- DFA's bread and butter might be party-ready dance-rock, but these days it's their club 12-inch desserts that are likely to become the menu standouts. So if, for example, you found The Juan Maclean's new full-length a bit undercooked, rest assured you can safely turn your appetite towards Capracara's "King of the Witches," a stunning, sizzling hybrid of first wave house-techno, Warp-era IDM plonk and underground disco. Capracara handily pulls off a grand Frankenstein stitch, resulting in a genre-bending mutant that sounds less like a single conceit and more like a mini DJ set.
"King of the Witches" opens with a Ron Trent-reminiscent analog pulse nestled in the middle nicely accented by stereoed tambourines, a balance that allows human disco and inhuman techno to fold snugly into one another. Then halfway through, pad swoops appear over an 808 pattern and everything falls into a lock-groove that sounds as if a loose-limbed electro jam has been caught in a 4-bar time loop headed for infinity. "Witches" is immediately arresting in an understated, thoughtful way, capturing your attention not with a bludgeoning hook or gripping vocal sample but by pulling off the delicate act of sounding classic and fresh at the same time. Needless to say, every DJ needs tunes in the bag that are guaranteed party propane regardless of time and place, and it's hard to imagine a situation where you drop "Witches" and it doesn't add fuel to the fire.

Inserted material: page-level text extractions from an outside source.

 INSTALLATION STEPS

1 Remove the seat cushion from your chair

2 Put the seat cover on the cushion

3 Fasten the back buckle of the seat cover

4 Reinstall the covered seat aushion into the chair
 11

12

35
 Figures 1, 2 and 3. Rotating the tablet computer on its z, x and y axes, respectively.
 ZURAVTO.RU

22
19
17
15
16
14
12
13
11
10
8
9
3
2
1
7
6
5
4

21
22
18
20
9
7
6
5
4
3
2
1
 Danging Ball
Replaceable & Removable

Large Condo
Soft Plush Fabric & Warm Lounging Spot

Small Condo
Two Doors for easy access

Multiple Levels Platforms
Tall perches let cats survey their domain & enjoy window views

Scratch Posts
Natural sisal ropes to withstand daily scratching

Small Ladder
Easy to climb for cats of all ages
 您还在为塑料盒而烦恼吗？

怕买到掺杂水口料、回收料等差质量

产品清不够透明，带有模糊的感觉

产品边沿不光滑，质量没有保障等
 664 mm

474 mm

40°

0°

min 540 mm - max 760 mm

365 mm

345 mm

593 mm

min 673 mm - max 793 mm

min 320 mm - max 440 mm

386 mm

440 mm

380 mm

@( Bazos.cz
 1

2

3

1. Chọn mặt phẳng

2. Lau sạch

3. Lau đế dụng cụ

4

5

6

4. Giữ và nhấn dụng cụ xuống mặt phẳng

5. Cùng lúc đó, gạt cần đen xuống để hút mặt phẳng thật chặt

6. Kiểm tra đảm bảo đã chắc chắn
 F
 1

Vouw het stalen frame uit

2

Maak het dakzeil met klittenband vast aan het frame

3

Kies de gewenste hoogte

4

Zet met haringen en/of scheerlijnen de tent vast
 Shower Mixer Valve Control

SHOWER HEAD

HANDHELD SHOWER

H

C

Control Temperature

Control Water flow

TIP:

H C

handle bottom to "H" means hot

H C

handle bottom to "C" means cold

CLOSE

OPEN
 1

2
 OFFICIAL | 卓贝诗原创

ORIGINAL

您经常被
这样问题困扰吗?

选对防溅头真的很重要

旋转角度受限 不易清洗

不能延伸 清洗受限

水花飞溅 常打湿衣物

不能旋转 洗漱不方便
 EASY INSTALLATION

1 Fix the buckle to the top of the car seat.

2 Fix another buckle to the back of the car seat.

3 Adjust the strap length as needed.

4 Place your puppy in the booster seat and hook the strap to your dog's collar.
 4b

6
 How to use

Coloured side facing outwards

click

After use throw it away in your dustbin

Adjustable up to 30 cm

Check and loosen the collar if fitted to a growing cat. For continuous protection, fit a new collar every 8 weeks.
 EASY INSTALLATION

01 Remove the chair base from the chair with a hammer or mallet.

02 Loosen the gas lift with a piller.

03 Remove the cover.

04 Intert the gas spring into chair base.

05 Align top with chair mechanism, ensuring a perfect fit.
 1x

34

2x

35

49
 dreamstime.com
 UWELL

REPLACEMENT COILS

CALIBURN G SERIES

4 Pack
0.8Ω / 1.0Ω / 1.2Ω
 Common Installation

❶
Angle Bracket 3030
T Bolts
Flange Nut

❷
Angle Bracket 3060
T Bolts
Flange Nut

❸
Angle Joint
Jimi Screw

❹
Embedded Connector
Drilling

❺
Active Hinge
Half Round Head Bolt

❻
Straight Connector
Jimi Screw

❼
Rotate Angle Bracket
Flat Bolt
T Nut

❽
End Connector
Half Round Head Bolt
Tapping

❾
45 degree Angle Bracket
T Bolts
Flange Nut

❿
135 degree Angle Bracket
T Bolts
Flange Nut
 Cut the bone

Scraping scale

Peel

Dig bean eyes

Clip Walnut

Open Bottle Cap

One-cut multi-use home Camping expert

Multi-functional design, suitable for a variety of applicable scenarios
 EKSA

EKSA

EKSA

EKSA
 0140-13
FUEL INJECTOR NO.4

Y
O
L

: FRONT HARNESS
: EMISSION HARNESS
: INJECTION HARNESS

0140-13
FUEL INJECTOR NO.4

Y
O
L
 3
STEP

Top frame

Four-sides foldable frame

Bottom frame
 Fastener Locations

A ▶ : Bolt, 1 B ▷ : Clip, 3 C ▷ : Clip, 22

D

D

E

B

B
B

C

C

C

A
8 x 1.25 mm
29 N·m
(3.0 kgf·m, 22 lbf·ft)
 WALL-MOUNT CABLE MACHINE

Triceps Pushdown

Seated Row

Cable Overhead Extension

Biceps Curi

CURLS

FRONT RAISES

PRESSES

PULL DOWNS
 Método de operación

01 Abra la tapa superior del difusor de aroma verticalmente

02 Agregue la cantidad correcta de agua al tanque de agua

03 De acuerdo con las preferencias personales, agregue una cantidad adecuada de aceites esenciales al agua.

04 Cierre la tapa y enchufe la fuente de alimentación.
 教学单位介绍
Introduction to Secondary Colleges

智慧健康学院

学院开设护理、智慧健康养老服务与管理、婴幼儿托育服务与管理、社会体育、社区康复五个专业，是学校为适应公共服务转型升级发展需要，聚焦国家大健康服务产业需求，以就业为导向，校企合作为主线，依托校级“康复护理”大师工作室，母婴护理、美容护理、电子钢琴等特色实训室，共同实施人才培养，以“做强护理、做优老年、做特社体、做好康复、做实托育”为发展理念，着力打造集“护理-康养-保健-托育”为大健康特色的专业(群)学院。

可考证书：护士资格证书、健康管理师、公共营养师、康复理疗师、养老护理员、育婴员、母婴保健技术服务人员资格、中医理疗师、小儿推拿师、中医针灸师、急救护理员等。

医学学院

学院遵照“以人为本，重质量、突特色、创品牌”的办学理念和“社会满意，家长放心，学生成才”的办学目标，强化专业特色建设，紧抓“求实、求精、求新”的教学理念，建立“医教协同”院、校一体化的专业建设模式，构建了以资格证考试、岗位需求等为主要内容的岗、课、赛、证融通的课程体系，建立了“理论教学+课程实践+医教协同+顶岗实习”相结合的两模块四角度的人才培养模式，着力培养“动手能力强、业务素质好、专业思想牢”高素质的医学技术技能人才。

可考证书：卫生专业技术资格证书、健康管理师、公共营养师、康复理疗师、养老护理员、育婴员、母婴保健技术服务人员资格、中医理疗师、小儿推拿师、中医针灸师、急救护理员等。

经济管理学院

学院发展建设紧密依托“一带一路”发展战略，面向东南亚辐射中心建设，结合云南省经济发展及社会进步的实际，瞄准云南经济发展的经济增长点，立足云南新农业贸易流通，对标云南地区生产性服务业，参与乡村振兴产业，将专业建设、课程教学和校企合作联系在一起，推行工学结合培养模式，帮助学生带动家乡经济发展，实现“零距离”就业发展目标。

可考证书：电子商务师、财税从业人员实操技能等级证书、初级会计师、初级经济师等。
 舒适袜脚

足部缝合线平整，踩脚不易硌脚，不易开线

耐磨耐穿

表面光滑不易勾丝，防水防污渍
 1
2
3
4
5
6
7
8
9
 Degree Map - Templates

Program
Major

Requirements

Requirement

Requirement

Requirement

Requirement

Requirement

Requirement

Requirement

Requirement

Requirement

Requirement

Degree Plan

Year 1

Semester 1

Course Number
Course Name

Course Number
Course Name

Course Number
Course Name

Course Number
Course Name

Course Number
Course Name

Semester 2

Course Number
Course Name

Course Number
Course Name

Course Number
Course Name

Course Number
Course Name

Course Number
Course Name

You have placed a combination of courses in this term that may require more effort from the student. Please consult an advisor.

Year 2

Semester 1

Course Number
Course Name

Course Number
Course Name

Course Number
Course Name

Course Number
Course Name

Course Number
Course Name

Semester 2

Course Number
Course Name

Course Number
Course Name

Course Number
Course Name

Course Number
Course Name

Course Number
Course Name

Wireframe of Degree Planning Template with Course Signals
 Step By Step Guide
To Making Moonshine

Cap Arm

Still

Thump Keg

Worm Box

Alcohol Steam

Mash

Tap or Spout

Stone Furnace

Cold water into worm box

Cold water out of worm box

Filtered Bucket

New York's drug-disco kingpins Rub-N-Tug hand in an unpredictable beast of a remix, which is more or less precisely what you want them to do. Their version keeps the snakewinding, style-hopping spirit of the original, sounding a bit like one of their sets in nuce, all gritty throb and late-night left-turns. It opens with a lock-loop of one of the original's '90s-style house breakdowns, and you'd have every right to expect a mighty build into some serious stratosphere-scraping, but the groove suddenly dissipates and then reforms, finally gathering steam, but then, before there's really a chance to peak, the propulsion cools off again and things settle into some trippy, vaguely Reichian synth noodling. Leave it to these guys to casually toss off a burning disco-house groove and then prefer to leave it in the dust when the mood strikes. A bit frustrating? Yes, but you don't roll with Rub-N-Tug because you expect them to hold your hand and follow the rules. The same is true of DFA.